Mortgage underwriting after the credit crisis of 2008 and 2009 is like navigating a downtown Boston St. after a harsh New England winter, it's full of pot holes. These underwriting pot holes can deflate your hopes of an on time closing if you don't know have the vision to see what lies ahead. The most frustrating of these obstacles areincomplete bank statements and sourcing deposits in your checking and savings account. A required underwriting condition with most purchase loans, whether that's conventional or government, is to provide the last 2 months worth of bank statements.
When providing these statements, it's very important that these are full bank statements that include your
- FULL ACCOUNT NUMBER (no partial #s or Xs)
- ALL PAGES of the statement. (if it says 1 of 7, provide all 7)
It is also important that we evaluate the bank statements together prior to signing the purchase and sales agreement to make sure that the down payment money and any deposits can be "sourced".
What does it mean to "source" a deposit?
Essentially to source a deposit means to create a paper trail for that deposit. As a client/loan officer team, we have to be able to clearly document where that money came from. The banks need to make sure that these are legal sources of money as well as make sure that you have adaquet down payment funds. When an underwriter analyzes a complete bank statement they are going to pay special attention to the deposits into your account that are NOT direct deposit. This includes; transfers from other accounts, check deposits and cash deposits. If these are larger amounts, meaning over $400, or they total over $1,000 in one 30 day period we will need to "source" them. The list below will provide you with a guide of what is required for each of these 3 types of deposits.
Transfers: For a transfer we need to follow the trail of where it came from. This would include providing documentation of source of the tranfer. If it came from another account we would need a full statment from that account. Same would be true if it came from a brokerage account.

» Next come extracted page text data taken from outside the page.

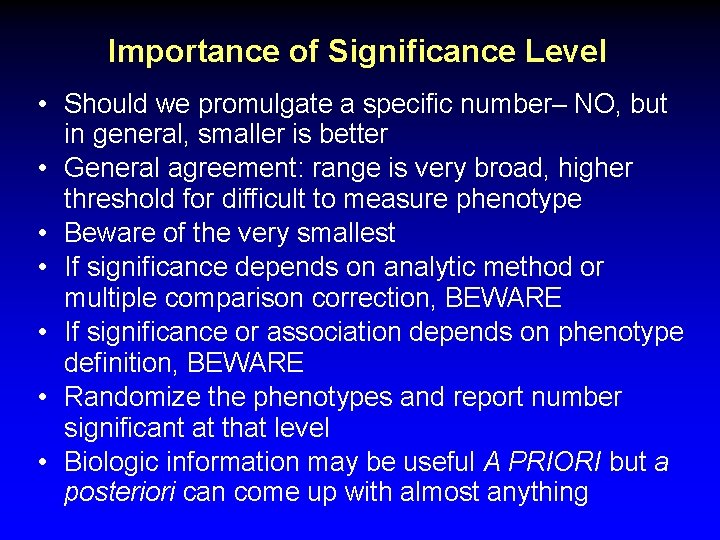 Importance of Significance Level

• Should we promulgate a specific number– NO, but in general, smaller is better
• General agreement: range is very broad, higher threshold for difficult to measure phenotype
• Beware of the very smallest
• If significance depends on analytic method or multiple comparison correction, BEWARE
• If significance or association depends on phenotype definition, BEWARE
• Randomize the phenotypes and report number significant at that level
• Biologic information may be useful A PRIORI but a posteriori can come up with almost anything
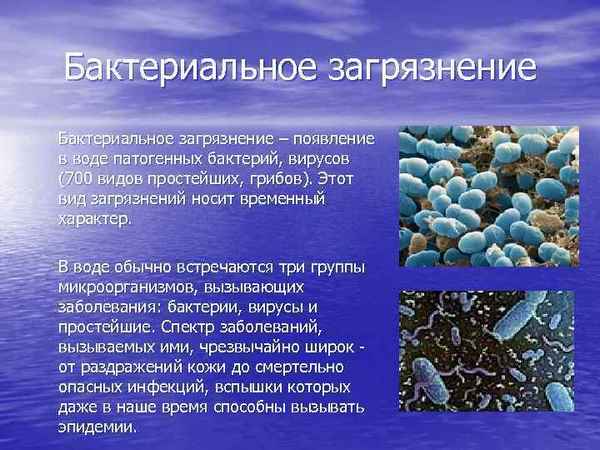 Бактериальное загрязнение

Бактериальное загрязнение – появление в воде патогенных бактерий, вирусов (700 видов простейших, грибов). Этот вид загрязнений носит временный характер.

В воде обычно встречаются три группы микроорганизмов, вызывающих заболевания: бактерии, вирусы и простейшие. Спектр заболеваний, вызываемых ими, чрезвычайно широк - от раздражений кожи до смертельно опасных инфекций, вспышки которых даже в наше время способны вызывать эпидемии.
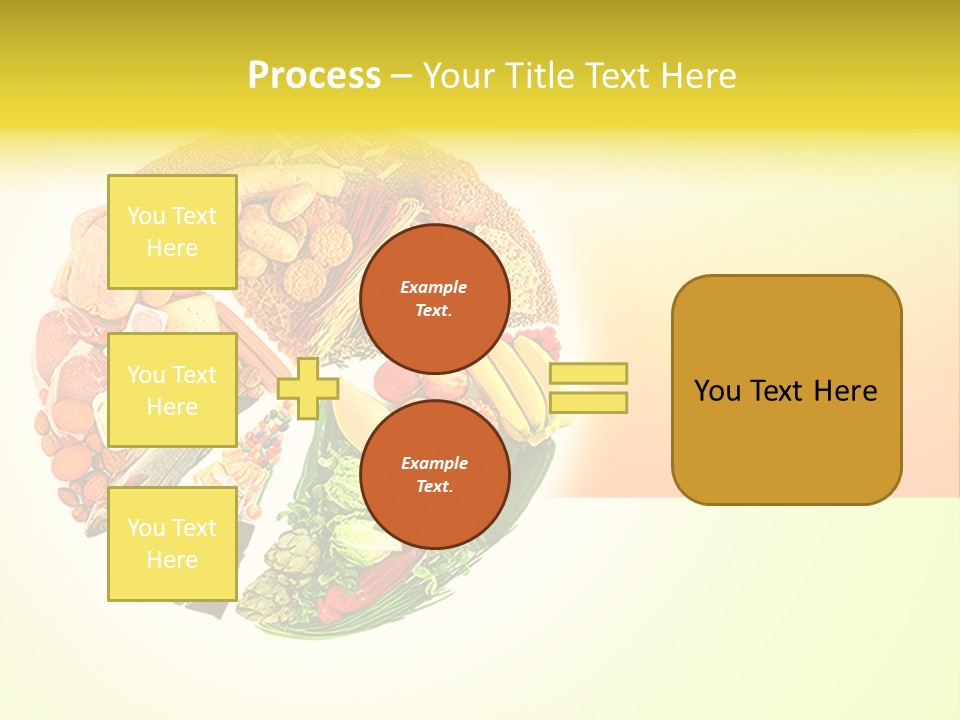 Process – Your Title Text Here

You Text Here

You Text Here

You Text Here

Example Text.

Example Text.

You Text Here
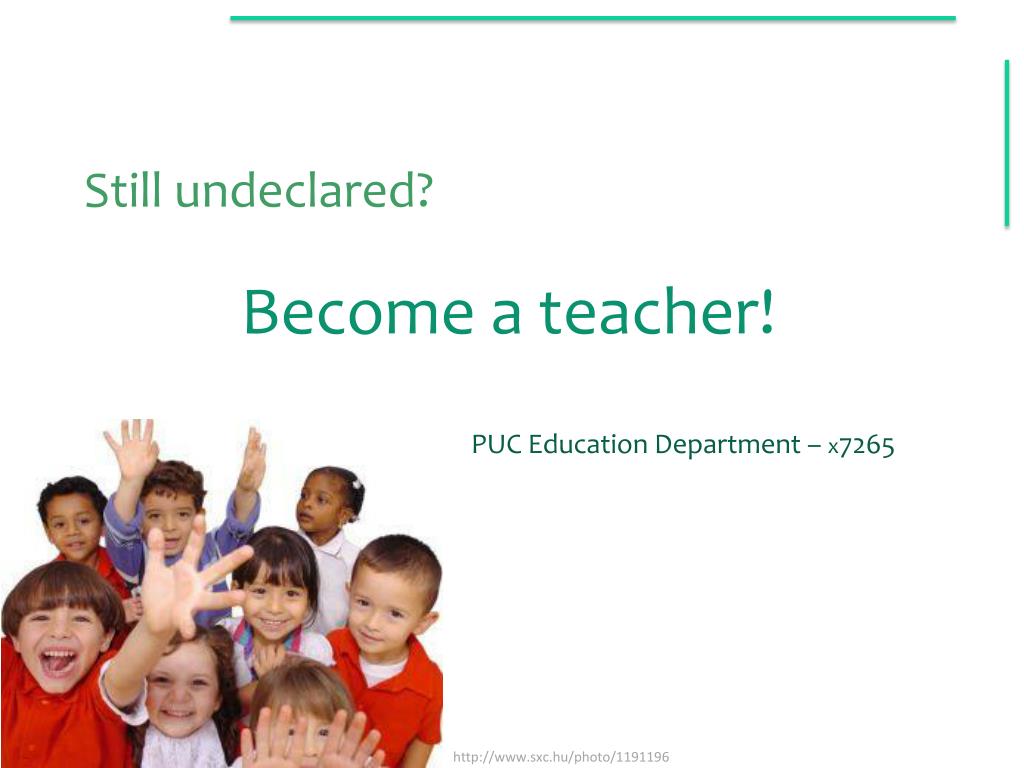 Still undeclared?

Become a teacher!

PUC Education Department – x7265

http://www.sxc.hu/photo/1191196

Check Deposits: For a check deposit, underwriting will require a copy of the check and a brief explanation as to what that check is for. They will then determine if that is an acceptable source.
Cash Deposits: For a cash deposit, underwriting will need a copy of the deposit slip and an explanation as to where the cash came from.
IMPORTANT TO REMEMBER - Most underwriting guidelines will not allow you to use cash deposits to count towards your down payment. For example: if you have $5,000 in your checking account and $2,000 of that money is from a cash or check deposit that cannot be traced back to employment income with a copy of a pay-stub, or rental income with a copy of a rent receipt, the underwriters can back that money out of their calculations. In other words, that $5,000 is now only $3,000 because that check or cash deposit cannot be "sourced".
Never make a large deposit or transfer into your account while your loan is in underwriting without first discussing it with your mortgage professional.
As you can see it is very important to be up front with your mortgage professional about what is included on bank statements. By taking the time to review the paperwork throughly at the beginning of hte process you will save time, aggrevation, and improve your chances of a successful on time closing.